The refusal to grant a new trial was not error.
DECIDED SEPTEMBER 19, 1941. O. B. Leatherwood was tried on an indictment for murder and convicted of the offense of voluntary manslaughter. His motion for new trial was overruled and that judgment is assigned as error.
The evidence for the State (the defendant introduced none), while circumstantial, was sufficient to authorize the jury to find that it excluded every reasonable hypothesis save that of the defendant's guilt. Therefore, the general grounds of the motion for new trial were properly overruled by the court. Special ground 2 alleges that the court erred in admitting, as a dying declaration of the deceased, the following testimony of Lloyd Murphy, a witness for the State: "When Hubert [Hubert Dobbs, the deceased] came to my house he realized that he was seriously cut, and he told me that he was cut badly and for me to take him to Dr. Whiteley's hospital just as quick as I could as he was bleeding to death. When I first saw Hubert I asked him what in the world was the matter with him, and he said he was cut and cut bad, and for me to take *Page 806 him to the hospital, and he said that one of the Leatherwood boys cut him. He said that O. B. or J. T. [Leatherwood] cut him, but I am not positive which one he said, but he used an initial and I did not understand what initial he used, because I was more interested in doing something for him right then than I was in trying to keep that straight." The only objection offered to the testimony was "because the statement made by the dying man did not positively identify some one who did the cutting." The evidence was not subject to the objection interposed. The witness testified that the deceased declared that either O. B. Leatherwood cut him or that J. T. Leatherwood cut him, but that the witness did not remember whether he said O. B. or J. T. In other words, the witness testified that the deceased did name who cut him, but that the witness did not remember whether the man named was O. B. Leatherwood or J. T. Leatherwood.
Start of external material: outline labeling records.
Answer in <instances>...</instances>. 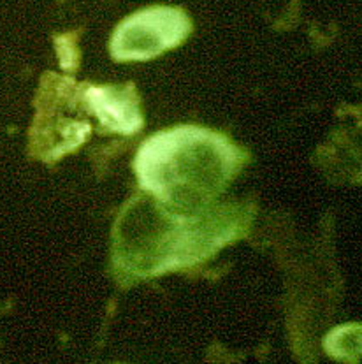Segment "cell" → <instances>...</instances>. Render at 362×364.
Listing matches in <instances>:
<instances>
[{"instance_id":"1","label":"cell","mask_w":362,"mask_h":364,"mask_svg":"<svg viewBox=\"0 0 362 364\" xmlns=\"http://www.w3.org/2000/svg\"><path fill=\"white\" fill-rule=\"evenodd\" d=\"M241 166V150L227 137L194 125L153 134L134 161L143 191L178 213L208 210Z\"/></svg>"},{"instance_id":"2","label":"cell","mask_w":362,"mask_h":364,"mask_svg":"<svg viewBox=\"0 0 362 364\" xmlns=\"http://www.w3.org/2000/svg\"><path fill=\"white\" fill-rule=\"evenodd\" d=\"M239 218L225 210L178 213L155 199H138L121 215L114 255L138 277L197 264L238 234Z\"/></svg>"},{"instance_id":"3","label":"cell","mask_w":362,"mask_h":364,"mask_svg":"<svg viewBox=\"0 0 362 364\" xmlns=\"http://www.w3.org/2000/svg\"><path fill=\"white\" fill-rule=\"evenodd\" d=\"M190 28V18L178 7H148L118 25L111 37V55L118 62L150 60L183 43Z\"/></svg>"},{"instance_id":"4","label":"cell","mask_w":362,"mask_h":364,"mask_svg":"<svg viewBox=\"0 0 362 364\" xmlns=\"http://www.w3.org/2000/svg\"><path fill=\"white\" fill-rule=\"evenodd\" d=\"M83 102L106 131L132 136L143 127V113L134 87H83Z\"/></svg>"},{"instance_id":"5","label":"cell","mask_w":362,"mask_h":364,"mask_svg":"<svg viewBox=\"0 0 362 364\" xmlns=\"http://www.w3.org/2000/svg\"><path fill=\"white\" fill-rule=\"evenodd\" d=\"M356 329H353L352 326H349V328L336 329V331L329 334L324 345H326L327 352L332 358L345 363H356L357 359H359L361 336L359 333H356V336H353V331H356Z\"/></svg>"}]
</instances>
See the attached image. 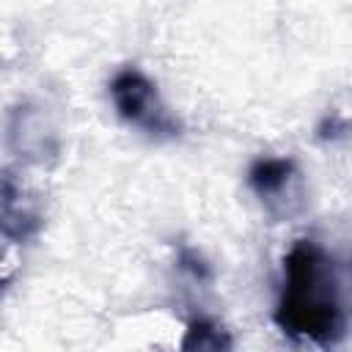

The evidence was admissible for what it was worth, and the circumstantial evidence was sufficient to show, to the exclusion of every other reasonable hypothesis, that O. B. Leatherwood was the person who cut and killed the deceased. Another special ground alleges that it was error for the court to instruct the jury on the law of manslaughter. The ground is without merit, for the charge was amply authorized by the evidence. The other special grounds of the motion for new trial, not having been argued or insisted upon, are treated as abandoned. The denial of a new trial was not error.
Judgment affirmed. MacIntyre and Gardner, JJ., concur.